In delivering her decision, 67-year-old Masipa stressed the difficulty of arriving at a decision that was “fair and just to society and to the accused”.
She also rebuffed suggestions that Pistorius – a wealthy and influential white man – might be able to secure preferential justice despite the “equality before law” guarantee enshrined in the post-apartheid 1996 constitution.
“It would be a sad day for this country if an impression were created that there is one law for the poor and disadvantaged, and one law for the rich and famous,” she said.
Steenkamp, a 29-year-old law graduate and model, died almost instantly on Valentine’s Day last year when Pistorius shot her through a locked toilet door at his luxury Pretoria home.
Prosecutors pushed for a murder conviction, but the athlete maintained he fired in the mistaken belief an intruder was hiding behind the door, a defense that struck home in a country with one of the world’s highest rates of violent crime.
The ruling African National Congress’ Women’s League, which is at the forefront of political efforts to tackle violence against South African women, on Tuesday called for an appeal by the state against the Sept. 12 culpable homicide conviction.
But Steenkamp’s family said it was satisfied with the sentence.
“Justice was served,” family lawyer Dup De Bruyn told reporters outside the court. The judge had given “the right sentence”, he said.
“DARK AGES” GONE
With no minimum sentence for culpable homicide, South Africa’s equivalent of manslaughter, Pistorius could have been punished with a few years of house arrest combined with community service.
Before the decision, protesters picketed outside the court, a sign of the anger that might have ensued and the damage that might have been done to an often-criticized judicial system if the sentence were seen as too light.
“Why are certain offenders more equal than others before the law?” said protester Golden Miles Bhudu, dressed in orange prison garb and wrapped in chains as he ridiculed Pistorius’ retching and crying during the seven-month trial, the first in South Africa to be broadcast live throughout.
“He screams like a girl, he cries like a baby but he shoots like a soldier,” Bhudu said.
However, Masipa pointed to the moral and philosophical changes South Africa has undergone since the end of white rule and the 1994 election of Nelson Mandela, saying the courts were no longer about mob justice and an “eye-for-an-eye”.
“As a country we have moved on from the dark ages,” she said. “Society cannot always get what they want because courts do not exist to win popularity contests.”
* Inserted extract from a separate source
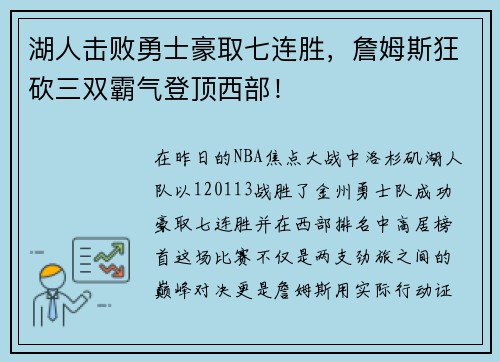 湖人击败勇士豪取七连胜，詹姆斯狂砍三双霸气登顶西部！

在昨日的NBA焦点大战中洛杉矶湖人队以120113战胜了金州勇士队成功豪取七连胜并在西部排名中高居榜首这场比赛不仅是两支劲旅之间的巅峰对决更是詹姆斯用实际行动证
Many ordinary South Africans were unimpressed, especially after Pistorius’ defense lawyer, Barry Roux, said he expected the athlete to serve only 10 months of the five-year sentence behind bars, and the remainder under house arrest.
“They are only scaring him with this sentence. It shows our society hasn’t transformed,” said Johannes Mbatha, a 38-year-old minibus taxi driver waiting at a Johannesburg bus station.
“If it was a black man he would have never received such a light sentence. But that’s how things are in South Africa.”
In Steenkamp’s home town of Port Elizabeth, a handful of family friends at a bar owned by her parents raised their hands in recognition of the five-year sentence.
“I thought he would walk,” said 50-year-old Martin Cohen, who worked as a race horse trainer with Steenkamp’s father, Barry, who suffered a stroke shortly after his daughter’s killing.
The state prosecuting authority, which has two weeks to decide whether to launch an appeal against the verdict, said Pistorius was likely to serve at least a third of his sentence in prison or 20 months.
On a separate conviction for firing a handgun in a packed Johannesburg restaurant, Pistorius was given a three-year suspended sentence.
Even if he is freed early, Pistorius will not be able to resume his athletics career until his full term is served, the International Paralympic Committee said, ruling out any appearance at the 2016 Rio Olympics.
Known as “Blade Runner” because of his carbon-fibre prosthetics, Pistorius became one of the biggest names in world athletics at the London 2012 Olympics when he reached the semi-finals of the 400m race against able-bodied athletes.